Not Your Grandfather’s Tanya

Recently, as I read through the famous work, Sh’ney Luchoth haB’rith (aka Shla”h) by the saintly Rabbi Isaiah (haLevi) Horowitz, of blessed memory, I saw that the author cited a source called Tanya. Now there is a very famous work known as Tanya written by Rabbi Shneur Zalman of Liadi, the first Lubavitcher Rebbe. This confused me. I had been under the impression that the Shla”h predated the Chasidic Movement (of which Lubavitch chasidim are a part), and that in fact Chasidic philosophy had drawn greatly from the teachings of the Shla”h. Seeing the Shla”h cite Tanya, a later source, didn’t make sense to me. What was I missing? Was I mistaken in my knowledge of history?

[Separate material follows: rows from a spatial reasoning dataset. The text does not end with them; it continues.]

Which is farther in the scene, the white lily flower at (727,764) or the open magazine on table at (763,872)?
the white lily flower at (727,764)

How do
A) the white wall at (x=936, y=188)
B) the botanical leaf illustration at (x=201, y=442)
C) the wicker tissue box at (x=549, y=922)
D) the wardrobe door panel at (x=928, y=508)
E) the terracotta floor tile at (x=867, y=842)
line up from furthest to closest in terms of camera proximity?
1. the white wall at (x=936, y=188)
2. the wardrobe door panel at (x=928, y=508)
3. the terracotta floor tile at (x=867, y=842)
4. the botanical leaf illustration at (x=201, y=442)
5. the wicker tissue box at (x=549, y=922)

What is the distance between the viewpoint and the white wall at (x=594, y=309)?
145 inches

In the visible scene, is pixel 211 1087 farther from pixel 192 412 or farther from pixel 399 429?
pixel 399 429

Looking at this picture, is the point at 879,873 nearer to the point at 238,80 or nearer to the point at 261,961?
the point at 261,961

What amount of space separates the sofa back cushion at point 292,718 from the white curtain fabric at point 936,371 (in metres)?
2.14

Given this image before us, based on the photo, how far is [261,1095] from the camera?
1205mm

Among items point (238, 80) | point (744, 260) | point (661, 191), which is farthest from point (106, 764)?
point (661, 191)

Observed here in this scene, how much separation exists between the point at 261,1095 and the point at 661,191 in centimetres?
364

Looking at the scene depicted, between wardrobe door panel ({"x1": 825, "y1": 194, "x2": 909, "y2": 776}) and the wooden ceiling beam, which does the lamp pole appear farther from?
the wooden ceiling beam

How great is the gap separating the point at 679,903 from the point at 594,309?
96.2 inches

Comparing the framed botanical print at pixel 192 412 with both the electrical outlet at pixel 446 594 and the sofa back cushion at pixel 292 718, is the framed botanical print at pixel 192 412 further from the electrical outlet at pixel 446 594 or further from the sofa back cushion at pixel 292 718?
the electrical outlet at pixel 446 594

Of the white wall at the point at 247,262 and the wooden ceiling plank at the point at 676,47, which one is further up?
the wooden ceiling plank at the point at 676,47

A quick perusal of Wikipedia yielded that in fact the Shla”h did live and die before Rabbi Shneur Zalman was born, which would certainly make a citation in the Shla”h of Rabbi Shneur Zalman’s work anachronistic. Which lead me to one of two conclusions. Either the Shla”h as it is printed is not authentic and has been tampered with by later individuals, or there is an earlier work called Tanya that predates Rabbi Shneur Zalman and the Shla”h.

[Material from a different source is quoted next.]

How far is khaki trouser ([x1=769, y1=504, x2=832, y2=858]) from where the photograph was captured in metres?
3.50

So, I hopped on over to and searched תניא (“Tanya”) and found that is indeed more than one Tanya. In addition to the famous Tanya of Rabbi Shneur Zalman, there is also an earlier work called Tanya by a 13th century scholar, Rabbi Yechiel ben Yekuthiel of Rome. I have undertaken to peruse this volume a bit, and I intend to report back with any interesting discoveries.


3 thoughts on “Not Your Grandfather’s Tanya

      1. Ironically, the Shla”h incorporates both mystical thought and Jewish law into his work. The Shla”h draws from the ealier Tanya, a work of Jewish law, while the later Tanya draws from the Shla”h, a work of mystical thought.